* **Description of the task**
Reproduce every line of the listing as written, apart from the pictures.

* **Given entries**
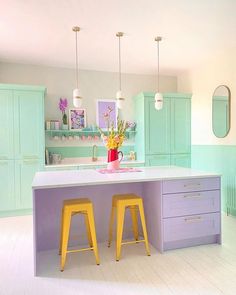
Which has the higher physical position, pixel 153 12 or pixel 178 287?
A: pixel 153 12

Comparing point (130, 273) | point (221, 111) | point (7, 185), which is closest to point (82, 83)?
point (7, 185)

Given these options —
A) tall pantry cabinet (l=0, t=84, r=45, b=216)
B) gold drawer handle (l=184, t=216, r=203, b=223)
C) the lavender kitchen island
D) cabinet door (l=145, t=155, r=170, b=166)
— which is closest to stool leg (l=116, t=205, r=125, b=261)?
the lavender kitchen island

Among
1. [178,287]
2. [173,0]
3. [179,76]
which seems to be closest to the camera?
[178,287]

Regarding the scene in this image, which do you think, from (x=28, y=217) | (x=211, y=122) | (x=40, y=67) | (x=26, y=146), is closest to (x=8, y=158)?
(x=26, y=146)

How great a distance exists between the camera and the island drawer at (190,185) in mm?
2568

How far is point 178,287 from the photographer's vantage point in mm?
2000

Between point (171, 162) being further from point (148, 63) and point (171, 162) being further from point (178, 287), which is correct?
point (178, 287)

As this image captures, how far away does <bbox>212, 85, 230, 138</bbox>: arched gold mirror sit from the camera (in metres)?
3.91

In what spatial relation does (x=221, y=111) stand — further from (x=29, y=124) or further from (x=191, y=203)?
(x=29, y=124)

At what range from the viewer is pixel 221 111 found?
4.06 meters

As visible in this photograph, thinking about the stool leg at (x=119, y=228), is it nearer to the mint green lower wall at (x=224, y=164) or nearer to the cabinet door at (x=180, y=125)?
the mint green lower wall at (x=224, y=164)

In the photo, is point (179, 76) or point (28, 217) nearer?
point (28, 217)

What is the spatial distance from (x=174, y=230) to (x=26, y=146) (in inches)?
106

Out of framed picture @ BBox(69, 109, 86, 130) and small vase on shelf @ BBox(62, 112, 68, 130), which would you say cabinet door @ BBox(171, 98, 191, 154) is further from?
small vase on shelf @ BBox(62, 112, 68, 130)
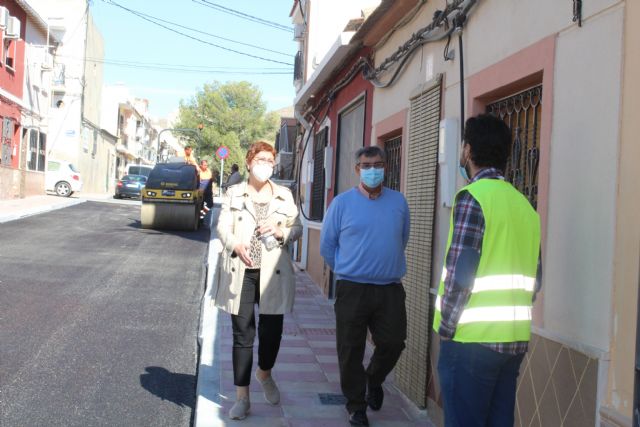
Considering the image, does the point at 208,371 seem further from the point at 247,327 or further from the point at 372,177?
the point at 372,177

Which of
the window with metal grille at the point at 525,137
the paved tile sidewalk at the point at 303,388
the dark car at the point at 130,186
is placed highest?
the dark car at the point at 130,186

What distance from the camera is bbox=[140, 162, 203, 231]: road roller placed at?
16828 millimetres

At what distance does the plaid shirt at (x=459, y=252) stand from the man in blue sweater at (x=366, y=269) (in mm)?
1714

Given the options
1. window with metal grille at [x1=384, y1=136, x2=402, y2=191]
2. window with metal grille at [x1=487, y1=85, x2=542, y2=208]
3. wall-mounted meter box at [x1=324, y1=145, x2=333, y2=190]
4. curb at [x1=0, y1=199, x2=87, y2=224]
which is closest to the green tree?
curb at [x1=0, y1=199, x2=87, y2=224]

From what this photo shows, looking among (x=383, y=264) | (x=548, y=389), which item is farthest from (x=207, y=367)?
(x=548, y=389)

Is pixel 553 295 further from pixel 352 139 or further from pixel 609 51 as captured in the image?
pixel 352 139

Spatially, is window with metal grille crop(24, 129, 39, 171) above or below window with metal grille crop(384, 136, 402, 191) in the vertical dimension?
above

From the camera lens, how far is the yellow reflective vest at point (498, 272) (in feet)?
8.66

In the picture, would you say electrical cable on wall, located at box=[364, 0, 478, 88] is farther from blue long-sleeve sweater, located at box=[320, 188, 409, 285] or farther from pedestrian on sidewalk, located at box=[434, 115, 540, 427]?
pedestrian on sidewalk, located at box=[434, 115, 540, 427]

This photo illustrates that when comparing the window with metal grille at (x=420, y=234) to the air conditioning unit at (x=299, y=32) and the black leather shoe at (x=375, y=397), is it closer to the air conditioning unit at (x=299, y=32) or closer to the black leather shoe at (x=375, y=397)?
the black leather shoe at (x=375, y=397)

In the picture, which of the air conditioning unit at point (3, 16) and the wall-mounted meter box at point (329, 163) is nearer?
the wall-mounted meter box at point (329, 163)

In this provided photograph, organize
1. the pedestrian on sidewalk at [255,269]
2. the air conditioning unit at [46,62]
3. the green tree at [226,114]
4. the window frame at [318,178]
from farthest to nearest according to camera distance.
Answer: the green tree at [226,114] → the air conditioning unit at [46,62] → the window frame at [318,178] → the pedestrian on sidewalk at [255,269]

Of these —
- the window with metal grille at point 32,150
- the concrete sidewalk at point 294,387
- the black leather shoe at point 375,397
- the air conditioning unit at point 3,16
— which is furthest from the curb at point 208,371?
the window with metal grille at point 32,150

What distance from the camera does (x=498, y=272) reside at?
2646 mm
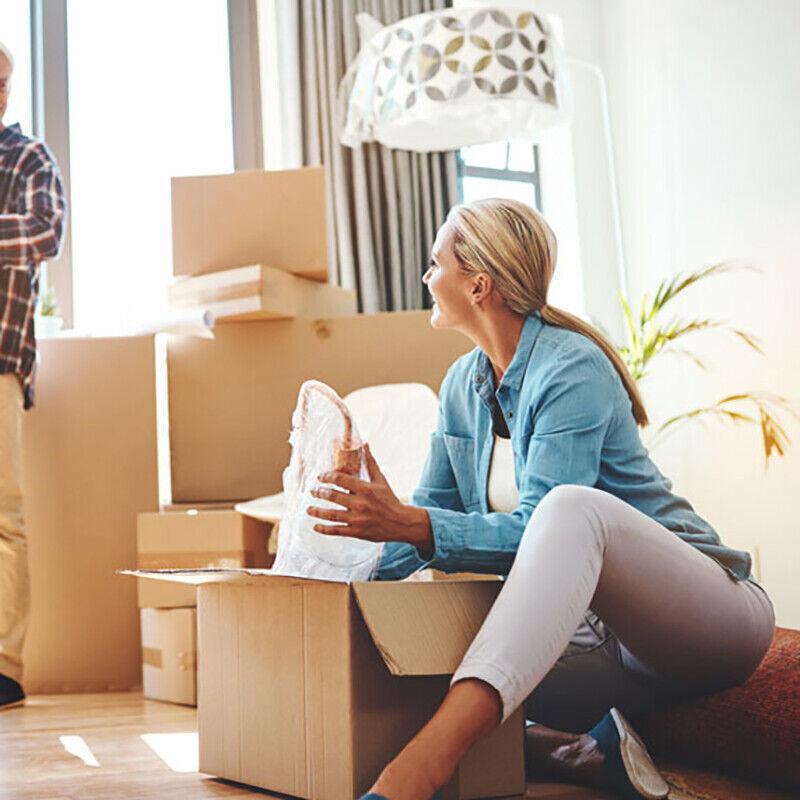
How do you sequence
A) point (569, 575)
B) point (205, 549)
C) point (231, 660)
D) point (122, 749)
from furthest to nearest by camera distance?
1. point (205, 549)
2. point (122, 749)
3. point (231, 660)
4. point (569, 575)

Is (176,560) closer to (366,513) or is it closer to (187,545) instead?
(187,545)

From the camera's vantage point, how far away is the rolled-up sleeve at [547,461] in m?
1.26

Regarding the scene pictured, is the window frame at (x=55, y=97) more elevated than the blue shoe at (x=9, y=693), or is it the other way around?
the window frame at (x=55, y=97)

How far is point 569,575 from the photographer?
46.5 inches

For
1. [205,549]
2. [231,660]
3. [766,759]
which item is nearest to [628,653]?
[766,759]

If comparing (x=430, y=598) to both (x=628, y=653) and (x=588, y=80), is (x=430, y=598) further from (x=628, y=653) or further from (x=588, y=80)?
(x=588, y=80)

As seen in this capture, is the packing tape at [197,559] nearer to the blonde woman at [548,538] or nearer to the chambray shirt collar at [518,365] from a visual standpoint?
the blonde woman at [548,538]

* **Solution for this exercise**
Which has the higher physical position, pixel 153 12 or pixel 178 287?
A: pixel 153 12

Comparing point (130, 273) | point (221, 111) | point (7, 185), which is closest to point (82, 83)?
point (7, 185)

Given these options —
A) tall pantry cabinet (l=0, t=84, r=45, b=216)
B) gold drawer handle (l=184, t=216, r=203, b=223)
C) the lavender kitchen island
D) cabinet door (l=145, t=155, r=170, b=166)
— which is closest to stool leg (l=116, t=205, r=125, b=261)?
the lavender kitchen island

Among
1. [178,287]
2. [173,0]
3. [179,76]
which seems to be closest to the camera?
[178,287]

Regarding the scene in this image, which do you think, from (x=28, y=217) | (x=211, y=122) | (x=40, y=67) | (x=26, y=146), is closest to (x=8, y=158)?
(x=26, y=146)

How great a distance exists between the camera and the island drawer at (190,185) in mm?
2568

How far is point 178,287 from the photographer's vantage point in mm?
2000

Between point (171, 162) being further from point (148, 63) and point (171, 162) being further from point (178, 287), which is correct?
point (178, 287)

As this image captures, how far away does <bbox>212, 85, 230, 138</bbox>: arched gold mirror sit from the camera (in metres)?
3.91

In what spatial relation does (x=221, y=111) stand — further from (x=29, y=124) or further from (x=191, y=203)?
(x=29, y=124)

At what range from the viewer is pixel 221 111 found?
4.06 meters

As visible in this photograph, thinking about the stool leg at (x=119, y=228), is it nearer to the mint green lower wall at (x=224, y=164) or nearer to the cabinet door at (x=180, y=125)?
the mint green lower wall at (x=224, y=164)

In the photo, is point (179, 76) or point (28, 217) nearer?
point (28, 217)

What is the spatial distance from (x=174, y=230) to (x=26, y=146) (in inches)?
106

Out of framed picture @ BBox(69, 109, 86, 130) and small vase on shelf @ BBox(62, 112, 68, 130), which would you say cabinet door @ BBox(171, 98, 191, 154) is further from?
small vase on shelf @ BBox(62, 112, 68, 130)
Considering the image, does the point at 208,371 seem further from the point at 247,327 or further from the point at 372,177?
the point at 372,177

Which of
the window with metal grille at the point at 525,137
the paved tile sidewalk at the point at 303,388
the dark car at the point at 130,186
is placed highest?
the dark car at the point at 130,186

What distance from the camera is bbox=[140, 162, 203, 231]: road roller placed at?
16828 millimetres

At what distance does the plaid shirt at (x=459, y=252) stand from the man in blue sweater at (x=366, y=269) (in mm)?
1714

Given the options
1. window with metal grille at [x1=384, y1=136, x2=402, y2=191]
2. window with metal grille at [x1=487, y1=85, x2=542, y2=208]
3. wall-mounted meter box at [x1=324, y1=145, x2=333, y2=190]
4. curb at [x1=0, y1=199, x2=87, y2=224]
which is closest to the green tree?
curb at [x1=0, y1=199, x2=87, y2=224]

From what this photo shows, looking among (x=383, y=264) | (x=548, y=389), which item is farthest from (x=207, y=367)?
(x=548, y=389)

Is pixel 553 295 further from pixel 352 139 or further from pixel 609 51 as captured in the image?
pixel 352 139

Spatially, is window with metal grille crop(24, 129, 39, 171) above or below window with metal grille crop(384, 136, 402, 191) in the vertical dimension?
above

From the camera lens, how far is the yellow reflective vest at point (498, 272) (in feet)?
8.66

In the picture, would you say electrical cable on wall, located at box=[364, 0, 478, 88] is farther from blue long-sleeve sweater, located at box=[320, 188, 409, 285] or farther from pedestrian on sidewalk, located at box=[434, 115, 540, 427]?
pedestrian on sidewalk, located at box=[434, 115, 540, 427]

This photo illustrates that when comparing the window with metal grille at (x=420, y=234) to the air conditioning unit at (x=299, y=32) and the black leather shoe at (x=375, y=397), is it closer to the air conditioning unit at (x=299, y=32) or closer to the black leather shoe at (x=375, y=397)?
the black leather shoe at (x=375, y=397)

In the picture, which of the air conditioning unit at point (3, 16) and the wall-mounted meter box at point (329, 163) is nearer?
the wall-mounted meter box at point (329, 163)

In this provided photograph, organize
1. the pedestrian on sidewalk at [255,269]
2. the air conditioning unit at [46,62]
3. the green tree at [226,114]
4. the window frame at [318,178]
from farthest to nearest according to camera distance.
Answer: the green tree at [226,114] → the air conditioning unit at [46,62] → the window frame at [318,178] → the pedestrian on sidewalk at [255,269]

Of these —
- the window with metal grille at point 32,150
- the concrete sidewalk at point 294,387
- the black leather shoe at point 375,397
- the air conditioning unit at point 3,16
— which is furthest from the curb at point 208,371?
the window with metal grille at point 32,150

What distance from the camera does (x=498, y=272) reside at?
2646 mm
How do you sequence
A) point (569, 575)
B) point (205, 549)
C) point (231, 660)
D) point (122, 749)
from furthest to nearest by camera distance?
1. point (205, 549)
2. point (122, 749)
3. point (231, 660)
4. point (569, 575)

Is (176,560) closer to (366,513) or is it closer to (187,545) instead?
(187,545)

From the camera's vantage point, how far away is the rolled-up sleeve at [547,461] in m?
1.26

Regarding the scene pictured, is the window frame at (x=55, y=97) more elevated than the blue shoe at (x=9, y=693), or is it the other way around?
the window frame at (x=55, y=97)

How far is point 569,575 from the photographer?
46.5 inches

For
1. [205,549]
2. [231,660]
3. [766,759]
which item is nearest to [628,653]?
[766,759]

If comparing (x=430, y=598) to both (x=628, y=653) and (x=588, y=80), is (x=430, y=598) further from (x=628, y=653) or further from (x=588, y=80)?
(x=588, y=80)

As seen in this capture, is the packing tape at [197,559] nearer to the blonde woman at [548,538] or nearer to the chambray shirt collar at [518,365] from a visual standpoint?
the blonde woman at [548,538]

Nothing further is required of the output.